**RECORDS TO PROCESS:**
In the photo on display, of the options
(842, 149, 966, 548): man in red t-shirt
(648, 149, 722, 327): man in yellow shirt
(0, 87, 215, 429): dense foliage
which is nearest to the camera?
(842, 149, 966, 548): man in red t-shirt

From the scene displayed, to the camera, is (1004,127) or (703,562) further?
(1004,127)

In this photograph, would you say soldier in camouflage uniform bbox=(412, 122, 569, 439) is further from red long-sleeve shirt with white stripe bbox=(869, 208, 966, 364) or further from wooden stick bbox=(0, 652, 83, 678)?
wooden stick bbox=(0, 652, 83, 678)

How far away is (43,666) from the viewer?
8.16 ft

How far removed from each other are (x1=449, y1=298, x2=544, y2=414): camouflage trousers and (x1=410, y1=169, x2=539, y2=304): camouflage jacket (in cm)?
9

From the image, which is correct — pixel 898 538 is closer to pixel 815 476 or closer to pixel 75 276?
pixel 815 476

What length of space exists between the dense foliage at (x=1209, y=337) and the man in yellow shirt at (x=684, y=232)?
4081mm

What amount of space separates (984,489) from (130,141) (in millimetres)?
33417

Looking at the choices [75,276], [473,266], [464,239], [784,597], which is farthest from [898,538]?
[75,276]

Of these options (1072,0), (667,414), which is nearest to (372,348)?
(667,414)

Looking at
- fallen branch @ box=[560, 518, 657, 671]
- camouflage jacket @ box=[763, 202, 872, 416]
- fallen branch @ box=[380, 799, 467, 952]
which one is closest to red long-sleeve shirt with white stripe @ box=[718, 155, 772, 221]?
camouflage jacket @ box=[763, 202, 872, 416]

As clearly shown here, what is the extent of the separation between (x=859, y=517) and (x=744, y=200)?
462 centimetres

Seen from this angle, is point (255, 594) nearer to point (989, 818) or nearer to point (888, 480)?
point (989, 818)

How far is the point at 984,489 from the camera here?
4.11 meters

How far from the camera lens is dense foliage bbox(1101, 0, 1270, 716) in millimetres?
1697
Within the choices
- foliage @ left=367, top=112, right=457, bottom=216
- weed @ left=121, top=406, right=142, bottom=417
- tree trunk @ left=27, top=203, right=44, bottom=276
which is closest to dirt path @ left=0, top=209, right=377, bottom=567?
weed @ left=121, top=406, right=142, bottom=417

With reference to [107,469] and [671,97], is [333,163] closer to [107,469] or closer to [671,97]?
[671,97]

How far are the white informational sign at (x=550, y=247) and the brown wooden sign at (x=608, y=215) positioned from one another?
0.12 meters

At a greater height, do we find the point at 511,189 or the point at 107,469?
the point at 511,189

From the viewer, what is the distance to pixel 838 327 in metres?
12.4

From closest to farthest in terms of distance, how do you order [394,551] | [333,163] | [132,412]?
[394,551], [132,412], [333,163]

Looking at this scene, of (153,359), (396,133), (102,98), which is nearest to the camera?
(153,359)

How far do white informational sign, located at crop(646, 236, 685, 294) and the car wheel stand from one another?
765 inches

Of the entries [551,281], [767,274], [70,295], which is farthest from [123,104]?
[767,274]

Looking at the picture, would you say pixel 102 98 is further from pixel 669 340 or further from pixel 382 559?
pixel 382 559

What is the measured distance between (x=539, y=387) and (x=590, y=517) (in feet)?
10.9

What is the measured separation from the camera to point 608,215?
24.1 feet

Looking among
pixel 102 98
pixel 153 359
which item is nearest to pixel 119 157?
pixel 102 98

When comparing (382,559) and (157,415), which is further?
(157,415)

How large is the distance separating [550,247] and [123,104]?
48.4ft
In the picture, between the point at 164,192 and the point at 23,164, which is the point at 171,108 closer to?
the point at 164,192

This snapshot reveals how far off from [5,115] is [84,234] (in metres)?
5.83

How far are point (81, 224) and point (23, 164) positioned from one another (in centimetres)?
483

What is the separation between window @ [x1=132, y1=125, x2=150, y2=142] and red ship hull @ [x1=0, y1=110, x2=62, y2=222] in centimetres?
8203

**YOUR OBJECTIVE:** Repeat only the stretch of lines starting at the one containing "From closest to" and running to the final line of the entries above.

**PROBLEM SOLUTION:**
From closest to farthest in terms of distance, how do you order [394,551] | [333,163] | [132,412]?
[394,551], [132,412], [333,163]

Looking at this scene, of (153,359), (396,133), (102,98), which is nearest to the camera?
(153,359)

How far do white informational sign, located at crop(646, 236, 685, 294) and the car wheel stand from one another?
765 inches

Of the entries [551,281], [767,274], [70,295], which is farthest from [123,104]?
[767,274]

Looking at the picture, would you say pixel 102 98 is further from pixel 669 340 or further from pixel 382 559?
pixel 382 559

What is the measured distance between (x=539, y=387) and (x=590, y=517) (in feet)?
10.9

What is the measured separation from the camera to point 608,215?
24.1 feet

Looking among
pixel 102 98
pixel 153 359
which item is nearest to pixel 119 157?
pixel 102 98

When comparing (382,559) and (157,415), which is further?
(157,415)

How large is the distance separating [550,247] and [123,104]?
48.4ft
In the picture, between the point at 164,192 and the point at 23,164, which is the point at 171,108 closer to?
the point at 164,192

This snapshot reveals how far off from [5,115] is [84,234] (in metres)?
5.83

How far are point (81, 224) and point (23, 164) positioned from one another (in centimetres)?
483

What is the separation between window @ [x1=132, y1=125, x2=150, y2=142] and red ship hull @ [x1=0, y1=110, x2=62, y2=222] in centimetres?
8203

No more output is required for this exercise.